In quest’ambito la tecnologia solare svolge un ruolo rilevante, continuando a essere attrattore di investimenti e progetti. Trieste giocò in quest’ambito un ruolo preciso, perchè fu proprio un triestino uno tra i primi scienziati a profetizzare l’uso dell’energia solare contrapponendosi all’abuso dei combustibili fossili.
Giacomo Luigi Ciamician (1857-1922) era infatti un triestino dalle origini armene, passato alla storia per essere stato il primo chimico italiano ad essere stato candidato al Premio Nobel. I suoi studi nel campo della chimica organica lo condussero a ideare la nuova disciplina della fotochimica, della quale è considerato il “padre”. Quando sintetizzò per la prima volta questa nuova disciplina, nel 1912, in un discorso a New York, profetizzò l’avvento dell’energia solare. Un insight notevole, specie considerando come Ciamician fosse cresciuto nell’era del vapore e del carbone; a quell’epoca l’industria del petrolio muoveva ancora i suoi primi passi (o meglio, le sue prime ruote gommate).
“E anche se in un futuro distante – disse Ciamician – le scorte di carbone verranno completamente esaurite, la civiltà non sarà messa in scacco, perché vita e civilizzazione continueranno finché il sole continuerà a splendere!”.

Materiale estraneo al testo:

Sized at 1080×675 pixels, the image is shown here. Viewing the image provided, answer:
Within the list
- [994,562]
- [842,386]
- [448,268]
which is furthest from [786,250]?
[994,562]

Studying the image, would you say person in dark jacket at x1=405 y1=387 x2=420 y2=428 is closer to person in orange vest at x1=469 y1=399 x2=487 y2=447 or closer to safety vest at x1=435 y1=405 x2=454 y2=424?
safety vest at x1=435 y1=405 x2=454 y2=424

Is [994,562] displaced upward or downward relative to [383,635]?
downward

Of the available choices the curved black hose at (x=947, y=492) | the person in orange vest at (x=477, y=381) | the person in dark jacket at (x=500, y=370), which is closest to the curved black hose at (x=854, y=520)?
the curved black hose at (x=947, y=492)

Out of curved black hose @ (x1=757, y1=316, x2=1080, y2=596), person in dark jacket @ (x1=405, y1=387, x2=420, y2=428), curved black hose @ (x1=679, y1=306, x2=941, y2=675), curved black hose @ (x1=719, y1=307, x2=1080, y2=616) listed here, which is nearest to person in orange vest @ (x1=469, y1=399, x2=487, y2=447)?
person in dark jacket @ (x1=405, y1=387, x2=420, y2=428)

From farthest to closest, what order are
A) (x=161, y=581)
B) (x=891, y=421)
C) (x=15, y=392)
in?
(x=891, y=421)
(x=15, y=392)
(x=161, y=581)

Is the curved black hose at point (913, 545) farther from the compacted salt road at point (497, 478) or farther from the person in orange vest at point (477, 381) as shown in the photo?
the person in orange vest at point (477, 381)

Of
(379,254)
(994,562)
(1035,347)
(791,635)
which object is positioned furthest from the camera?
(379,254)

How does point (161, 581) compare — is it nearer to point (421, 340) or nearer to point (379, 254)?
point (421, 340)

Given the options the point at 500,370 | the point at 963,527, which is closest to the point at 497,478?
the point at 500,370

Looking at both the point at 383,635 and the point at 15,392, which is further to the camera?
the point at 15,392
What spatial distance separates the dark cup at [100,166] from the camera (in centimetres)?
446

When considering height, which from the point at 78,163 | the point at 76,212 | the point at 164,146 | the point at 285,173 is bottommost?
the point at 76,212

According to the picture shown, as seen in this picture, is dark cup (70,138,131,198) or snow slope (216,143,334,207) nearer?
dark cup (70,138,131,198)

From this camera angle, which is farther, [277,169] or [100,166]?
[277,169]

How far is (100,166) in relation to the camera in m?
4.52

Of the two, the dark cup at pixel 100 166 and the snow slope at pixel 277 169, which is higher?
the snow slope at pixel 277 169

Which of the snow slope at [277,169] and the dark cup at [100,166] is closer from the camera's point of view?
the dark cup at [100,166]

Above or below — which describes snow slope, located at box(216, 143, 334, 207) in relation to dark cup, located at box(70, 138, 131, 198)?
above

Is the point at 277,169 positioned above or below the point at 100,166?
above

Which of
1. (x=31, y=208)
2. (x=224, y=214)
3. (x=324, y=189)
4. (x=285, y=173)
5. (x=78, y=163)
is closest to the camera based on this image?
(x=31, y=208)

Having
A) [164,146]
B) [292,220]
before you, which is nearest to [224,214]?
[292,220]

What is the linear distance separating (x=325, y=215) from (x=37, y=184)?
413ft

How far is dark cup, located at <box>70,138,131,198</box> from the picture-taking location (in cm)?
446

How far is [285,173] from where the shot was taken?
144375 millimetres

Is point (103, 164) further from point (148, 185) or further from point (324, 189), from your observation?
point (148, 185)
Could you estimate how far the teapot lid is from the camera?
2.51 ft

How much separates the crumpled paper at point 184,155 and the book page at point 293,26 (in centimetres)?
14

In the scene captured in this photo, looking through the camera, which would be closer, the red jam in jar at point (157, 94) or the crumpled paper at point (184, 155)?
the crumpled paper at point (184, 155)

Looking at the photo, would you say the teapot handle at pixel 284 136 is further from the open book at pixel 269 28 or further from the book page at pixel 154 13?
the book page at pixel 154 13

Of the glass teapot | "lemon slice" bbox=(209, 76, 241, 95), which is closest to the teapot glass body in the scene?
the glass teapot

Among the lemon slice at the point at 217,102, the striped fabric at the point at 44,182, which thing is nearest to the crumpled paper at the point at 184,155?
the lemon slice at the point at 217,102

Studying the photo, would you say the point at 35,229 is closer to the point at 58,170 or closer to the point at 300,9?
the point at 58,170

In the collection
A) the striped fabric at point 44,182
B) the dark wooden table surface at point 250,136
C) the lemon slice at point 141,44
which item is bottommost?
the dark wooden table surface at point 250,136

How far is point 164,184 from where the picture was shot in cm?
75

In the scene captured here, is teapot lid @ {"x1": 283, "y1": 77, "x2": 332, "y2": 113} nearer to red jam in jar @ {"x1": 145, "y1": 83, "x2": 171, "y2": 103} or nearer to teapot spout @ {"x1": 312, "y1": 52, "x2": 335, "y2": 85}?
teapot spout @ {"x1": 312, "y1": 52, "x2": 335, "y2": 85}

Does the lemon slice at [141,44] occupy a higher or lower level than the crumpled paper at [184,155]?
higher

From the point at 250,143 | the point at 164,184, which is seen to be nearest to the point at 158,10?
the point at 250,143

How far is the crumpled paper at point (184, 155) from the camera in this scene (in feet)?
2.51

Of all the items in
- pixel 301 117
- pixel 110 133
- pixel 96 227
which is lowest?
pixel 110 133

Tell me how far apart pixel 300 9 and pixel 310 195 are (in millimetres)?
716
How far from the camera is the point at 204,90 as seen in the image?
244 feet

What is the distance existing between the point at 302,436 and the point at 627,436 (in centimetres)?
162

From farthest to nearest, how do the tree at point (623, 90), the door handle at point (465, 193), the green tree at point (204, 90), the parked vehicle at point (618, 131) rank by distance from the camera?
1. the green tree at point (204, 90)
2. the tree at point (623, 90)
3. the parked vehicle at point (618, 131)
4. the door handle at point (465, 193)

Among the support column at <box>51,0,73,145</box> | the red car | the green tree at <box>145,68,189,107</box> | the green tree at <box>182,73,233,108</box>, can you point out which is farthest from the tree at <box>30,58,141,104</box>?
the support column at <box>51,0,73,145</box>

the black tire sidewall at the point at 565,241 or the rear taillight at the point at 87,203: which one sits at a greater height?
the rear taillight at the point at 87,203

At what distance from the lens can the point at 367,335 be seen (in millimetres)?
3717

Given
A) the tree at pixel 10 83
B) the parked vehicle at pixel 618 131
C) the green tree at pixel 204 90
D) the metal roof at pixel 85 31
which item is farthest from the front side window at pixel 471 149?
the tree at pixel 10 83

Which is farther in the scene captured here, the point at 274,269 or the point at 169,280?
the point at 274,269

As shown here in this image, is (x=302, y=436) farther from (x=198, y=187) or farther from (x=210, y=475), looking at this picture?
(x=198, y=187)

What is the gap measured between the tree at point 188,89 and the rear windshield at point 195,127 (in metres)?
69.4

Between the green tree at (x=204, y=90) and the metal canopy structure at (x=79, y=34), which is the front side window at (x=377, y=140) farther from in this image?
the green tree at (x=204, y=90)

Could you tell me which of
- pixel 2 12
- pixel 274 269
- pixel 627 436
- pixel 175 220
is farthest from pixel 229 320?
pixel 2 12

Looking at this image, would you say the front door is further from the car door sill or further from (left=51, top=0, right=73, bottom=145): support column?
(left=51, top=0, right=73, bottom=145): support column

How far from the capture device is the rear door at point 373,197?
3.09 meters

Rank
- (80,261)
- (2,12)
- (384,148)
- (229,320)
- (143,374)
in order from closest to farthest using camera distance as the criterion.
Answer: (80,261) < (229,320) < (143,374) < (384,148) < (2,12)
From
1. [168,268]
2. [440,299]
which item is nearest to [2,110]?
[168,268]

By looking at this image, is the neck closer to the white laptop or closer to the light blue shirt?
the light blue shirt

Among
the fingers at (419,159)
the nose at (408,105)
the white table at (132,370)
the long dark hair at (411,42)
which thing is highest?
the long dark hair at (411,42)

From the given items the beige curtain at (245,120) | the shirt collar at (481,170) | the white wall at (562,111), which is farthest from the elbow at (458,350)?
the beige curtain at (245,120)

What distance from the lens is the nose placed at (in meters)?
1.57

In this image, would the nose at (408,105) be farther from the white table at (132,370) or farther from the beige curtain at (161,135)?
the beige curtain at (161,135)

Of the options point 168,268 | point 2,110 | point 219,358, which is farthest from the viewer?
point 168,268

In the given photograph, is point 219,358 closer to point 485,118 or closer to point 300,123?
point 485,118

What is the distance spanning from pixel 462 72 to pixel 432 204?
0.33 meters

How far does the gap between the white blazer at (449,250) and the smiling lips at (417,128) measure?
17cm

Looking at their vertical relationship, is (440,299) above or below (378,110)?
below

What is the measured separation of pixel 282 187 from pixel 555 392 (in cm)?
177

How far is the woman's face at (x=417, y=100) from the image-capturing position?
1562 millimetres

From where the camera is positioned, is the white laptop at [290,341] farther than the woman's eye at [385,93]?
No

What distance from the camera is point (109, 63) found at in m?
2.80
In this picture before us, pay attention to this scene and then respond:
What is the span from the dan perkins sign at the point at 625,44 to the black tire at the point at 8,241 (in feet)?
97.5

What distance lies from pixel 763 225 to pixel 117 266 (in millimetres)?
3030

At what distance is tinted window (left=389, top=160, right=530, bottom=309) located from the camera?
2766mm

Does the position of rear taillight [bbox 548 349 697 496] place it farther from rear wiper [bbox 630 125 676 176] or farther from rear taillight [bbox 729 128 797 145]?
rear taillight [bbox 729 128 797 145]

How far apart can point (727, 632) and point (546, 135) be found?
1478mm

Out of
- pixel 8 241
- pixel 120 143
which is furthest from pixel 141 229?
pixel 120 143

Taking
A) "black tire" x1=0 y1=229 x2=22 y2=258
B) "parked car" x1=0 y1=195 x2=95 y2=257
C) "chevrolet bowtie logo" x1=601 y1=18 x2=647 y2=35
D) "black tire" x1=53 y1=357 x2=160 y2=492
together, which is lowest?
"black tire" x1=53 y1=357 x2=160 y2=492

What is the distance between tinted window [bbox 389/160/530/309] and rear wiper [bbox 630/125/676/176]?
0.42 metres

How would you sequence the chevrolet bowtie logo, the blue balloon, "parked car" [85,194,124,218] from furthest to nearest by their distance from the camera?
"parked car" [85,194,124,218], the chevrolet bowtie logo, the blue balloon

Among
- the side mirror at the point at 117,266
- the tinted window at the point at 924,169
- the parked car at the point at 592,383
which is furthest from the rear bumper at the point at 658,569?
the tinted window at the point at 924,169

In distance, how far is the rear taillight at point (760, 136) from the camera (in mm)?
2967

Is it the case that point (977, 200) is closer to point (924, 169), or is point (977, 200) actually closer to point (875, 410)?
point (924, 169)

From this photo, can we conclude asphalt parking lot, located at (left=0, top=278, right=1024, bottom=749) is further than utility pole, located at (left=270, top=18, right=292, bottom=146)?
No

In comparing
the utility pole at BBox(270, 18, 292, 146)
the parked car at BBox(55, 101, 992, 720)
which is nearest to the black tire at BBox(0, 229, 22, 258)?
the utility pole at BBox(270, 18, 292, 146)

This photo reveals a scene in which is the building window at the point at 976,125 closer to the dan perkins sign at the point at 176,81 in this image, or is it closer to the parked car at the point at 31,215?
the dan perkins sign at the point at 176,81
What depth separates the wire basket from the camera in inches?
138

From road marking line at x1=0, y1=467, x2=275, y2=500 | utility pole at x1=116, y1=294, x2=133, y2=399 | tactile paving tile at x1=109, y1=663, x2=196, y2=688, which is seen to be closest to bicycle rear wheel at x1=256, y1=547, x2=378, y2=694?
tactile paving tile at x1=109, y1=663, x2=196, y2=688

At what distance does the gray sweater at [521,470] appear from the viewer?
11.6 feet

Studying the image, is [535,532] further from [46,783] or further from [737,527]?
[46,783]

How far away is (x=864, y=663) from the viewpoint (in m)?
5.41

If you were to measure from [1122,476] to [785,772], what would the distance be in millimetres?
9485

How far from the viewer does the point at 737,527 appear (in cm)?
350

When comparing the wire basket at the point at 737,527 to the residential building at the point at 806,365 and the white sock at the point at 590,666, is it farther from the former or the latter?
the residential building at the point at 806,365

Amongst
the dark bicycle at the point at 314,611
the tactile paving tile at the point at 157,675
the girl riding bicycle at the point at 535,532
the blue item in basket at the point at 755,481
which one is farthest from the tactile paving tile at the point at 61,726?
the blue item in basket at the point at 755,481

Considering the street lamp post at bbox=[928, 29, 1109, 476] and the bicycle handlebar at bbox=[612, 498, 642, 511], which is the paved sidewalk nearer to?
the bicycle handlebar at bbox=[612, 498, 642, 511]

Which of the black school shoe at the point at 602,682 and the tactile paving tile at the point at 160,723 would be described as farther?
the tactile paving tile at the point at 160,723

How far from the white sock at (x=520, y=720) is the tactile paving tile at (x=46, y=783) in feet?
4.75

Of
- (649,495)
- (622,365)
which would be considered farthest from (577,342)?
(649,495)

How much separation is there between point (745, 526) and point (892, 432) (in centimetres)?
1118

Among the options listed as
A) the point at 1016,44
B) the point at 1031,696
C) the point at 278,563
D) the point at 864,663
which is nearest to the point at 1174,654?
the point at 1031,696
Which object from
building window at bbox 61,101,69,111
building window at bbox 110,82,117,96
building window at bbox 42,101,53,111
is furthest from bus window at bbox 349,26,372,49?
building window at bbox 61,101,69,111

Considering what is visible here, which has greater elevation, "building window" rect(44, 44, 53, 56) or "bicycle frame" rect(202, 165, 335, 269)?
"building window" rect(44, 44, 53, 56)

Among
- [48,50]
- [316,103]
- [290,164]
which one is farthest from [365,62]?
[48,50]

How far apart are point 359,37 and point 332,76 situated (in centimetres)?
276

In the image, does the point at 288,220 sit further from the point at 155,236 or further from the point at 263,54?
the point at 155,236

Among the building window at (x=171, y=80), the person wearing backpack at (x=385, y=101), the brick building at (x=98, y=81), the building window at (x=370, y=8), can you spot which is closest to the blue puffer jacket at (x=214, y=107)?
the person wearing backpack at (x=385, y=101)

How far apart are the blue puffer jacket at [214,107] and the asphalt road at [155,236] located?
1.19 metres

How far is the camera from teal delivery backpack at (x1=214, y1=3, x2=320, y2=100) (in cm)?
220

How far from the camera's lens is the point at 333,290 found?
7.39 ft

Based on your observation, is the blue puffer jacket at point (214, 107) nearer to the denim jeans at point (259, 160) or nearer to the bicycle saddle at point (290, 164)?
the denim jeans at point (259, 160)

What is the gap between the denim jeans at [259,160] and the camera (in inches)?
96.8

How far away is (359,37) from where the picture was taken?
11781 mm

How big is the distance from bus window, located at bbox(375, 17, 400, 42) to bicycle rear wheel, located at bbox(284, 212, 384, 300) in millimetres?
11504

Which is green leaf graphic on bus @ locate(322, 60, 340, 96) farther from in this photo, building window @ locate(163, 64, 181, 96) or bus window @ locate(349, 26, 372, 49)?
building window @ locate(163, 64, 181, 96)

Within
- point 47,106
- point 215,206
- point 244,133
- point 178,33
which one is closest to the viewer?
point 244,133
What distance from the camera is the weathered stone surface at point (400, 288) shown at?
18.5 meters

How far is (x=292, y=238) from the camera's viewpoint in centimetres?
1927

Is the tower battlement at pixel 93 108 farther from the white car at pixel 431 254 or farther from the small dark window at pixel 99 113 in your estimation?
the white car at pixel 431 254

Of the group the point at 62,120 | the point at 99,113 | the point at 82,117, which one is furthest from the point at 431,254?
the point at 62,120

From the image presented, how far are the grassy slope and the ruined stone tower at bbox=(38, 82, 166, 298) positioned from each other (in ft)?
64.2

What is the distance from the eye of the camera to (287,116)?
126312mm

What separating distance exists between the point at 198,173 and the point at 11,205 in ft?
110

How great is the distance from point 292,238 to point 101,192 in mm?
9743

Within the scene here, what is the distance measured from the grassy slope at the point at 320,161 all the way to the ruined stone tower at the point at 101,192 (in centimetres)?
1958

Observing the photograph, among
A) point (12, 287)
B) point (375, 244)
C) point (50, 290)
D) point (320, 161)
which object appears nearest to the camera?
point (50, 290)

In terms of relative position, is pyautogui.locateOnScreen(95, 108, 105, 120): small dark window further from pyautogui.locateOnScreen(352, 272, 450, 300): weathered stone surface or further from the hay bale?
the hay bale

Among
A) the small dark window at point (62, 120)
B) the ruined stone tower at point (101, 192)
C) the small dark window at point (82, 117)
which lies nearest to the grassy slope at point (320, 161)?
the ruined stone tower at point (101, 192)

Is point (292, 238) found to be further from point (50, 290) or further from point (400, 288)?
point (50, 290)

Ma chi era Giacomo Ciamician? E come giunse a queste conclusioni?
I conseguimenti degli armeni nel campo linguistico, scientifico e generalmente culturale si riverberano nella vita di Ciamician, il quale nacque ai tempi della Trieste asburgica il 27 agosto 1857. La famiglia era nota nell’ambiente armeno triestino a causa dello zio paterno che era stato un padre Mechitarista; e Giacomo stesso vantava quale antenato Padre Michele Ciamician, un esule di Costantinopoli trapiantato a Venezia, famosissimo nella “nazione” per aver scritto il monumentale “Storia degli armeni“. Oltre tremila pagine dove si narrava l’epopea e le sventure del popolo armeno conferendogli una chiara identità nazionale finora limitata all’eredità religiosa.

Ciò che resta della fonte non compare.